When the dot-com bubble burst in 2000, its symbol was almost comic: a hand puppet selling dog food. Pets.com, which went bankrupt nine months after its $82.5 million IPO in February 2000, became the punchline for an era of easy money and exuberant storytelling. It was embarrassing. Costly. And, in retrospect, relatively contained.


Fast-forward 25 years to shares of AI infrastructure firm Coreweave erasing roughly $24 billion in market value in just two trading days. That single collapse is almost 60 times the size of Pets.com at its peak. However, the difference is not just a matter of numbers on a balance sheet. It reflects something more consequential: the fact that today’s AI boom is not a niche phenomenon confined to speculative investors. Rather, it is a reordering of global capital markets on a scale that touches pension and index funds, sovereign wealth portfolios, and even the plumbing of the internet itself.

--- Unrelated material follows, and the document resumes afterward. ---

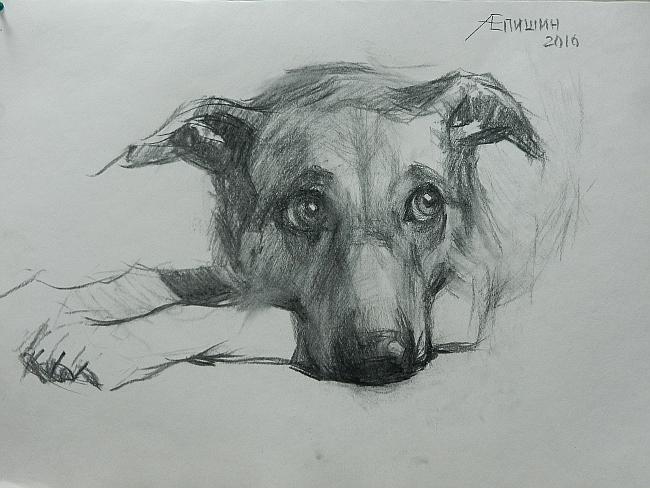 000 Взгляд молчаливого пса. Рисунок углем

This is why the question, “are we in an AI bubble?”, misses the point. Of course we are. Prices have run ahead of reality, failures are piling up, and projects are quietly dying. But to compare this to the late 1990s is to misread the moment. The dot-com mania was a fever dream, while the AI surge is a structural bet on the future of the economy. If it collapses, it won’t just be day traders licking their wounds. It will be schoolteachers in Ohio watching their pensions shrink and municipalities recalculating budgets built on inflated asset values.


The evidence of mania is easy to find. Valuations have drifted into the surreal. Oracle’s stock price spiked nearly 40 percent last month in its best day since 1992, briefly catapulting Larry Ellison into the position of the world’s richest man. That kind of move might be expected from a meme stock or a thinly traded biotech, but from a company that has been a fixture of enterprise software for decades, it’s eyebrow-raising at the very least. Meanwhile, the IPO market, dormant for years, has roared back with a vengeance. Companies are doubling on their first day of trading simply because they can attach “AI” to their narrative. 

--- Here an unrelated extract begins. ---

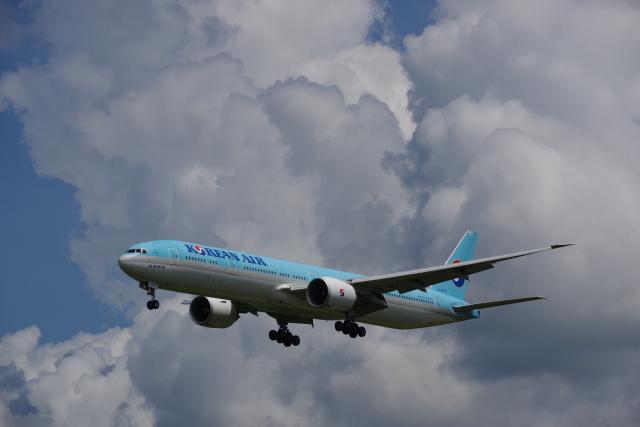 JA8037さんが、成田国際空港で撮影した大韓航空 777-3B5/ERの航空フォト(飛行機 写真・画像)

Beneath the surface, the infrastructure binge is staggering. Tech giants are spending hundreds of billions to build out data centers, training clusters, and custom chips. The parallels to the fiber-optic overbuild of the 1990s are plentiful: too much money chasing too much capacity, long before the demand to justify it arrives. A new MIT study, in fact, found that 95% of generative AI projects are failing to deliver measurable returns. The hype has outpaced not just adoption, but also the very ability of companies to figure out what to do with these tools.

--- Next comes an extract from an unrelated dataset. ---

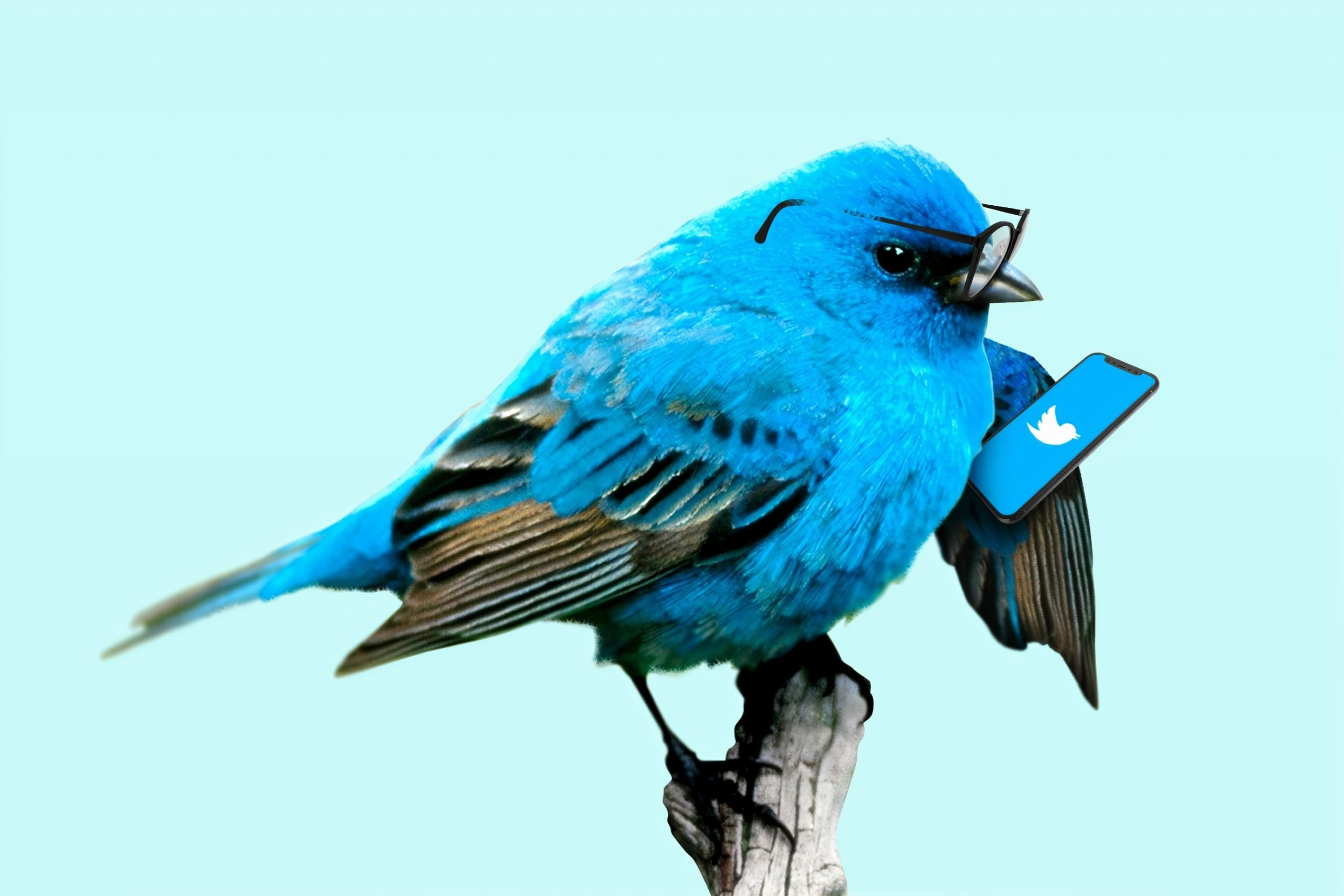 oiseau bleu tenant un téléphone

Even OpenAI CEO Sam Altman, who is perhaps the most important figure in the industry, has admitted the obvious, telling reporters, “are we in a phase where investors as a whole are overexcited about AI? My opinion is yes”, earlier this year.


But if the signs of a bubble are clear, so too are the reasons this isn’t just 1999 all over again.


First, today’s AI giants are not vaporware. Nvidia, the beating heart of the current mania, has more than tripled revenues in just two years. Microsoft and Amazon are generating tens of billions in annual cash flow from AI-linked cloud services. These companies are not Pets.com; they are some of the most profitable enterprises in human history.


Second, adoption is moving faster than any prior technology cycle. The Pew Research Center says 34% of adults in the U.S. have used ChatGPT, which is around double the share in 2023. That pace of diffusion makes the early internet look sluggish. Even if many of those use cases are trivial or experimental, the cultural and organizational uptake is undeniable.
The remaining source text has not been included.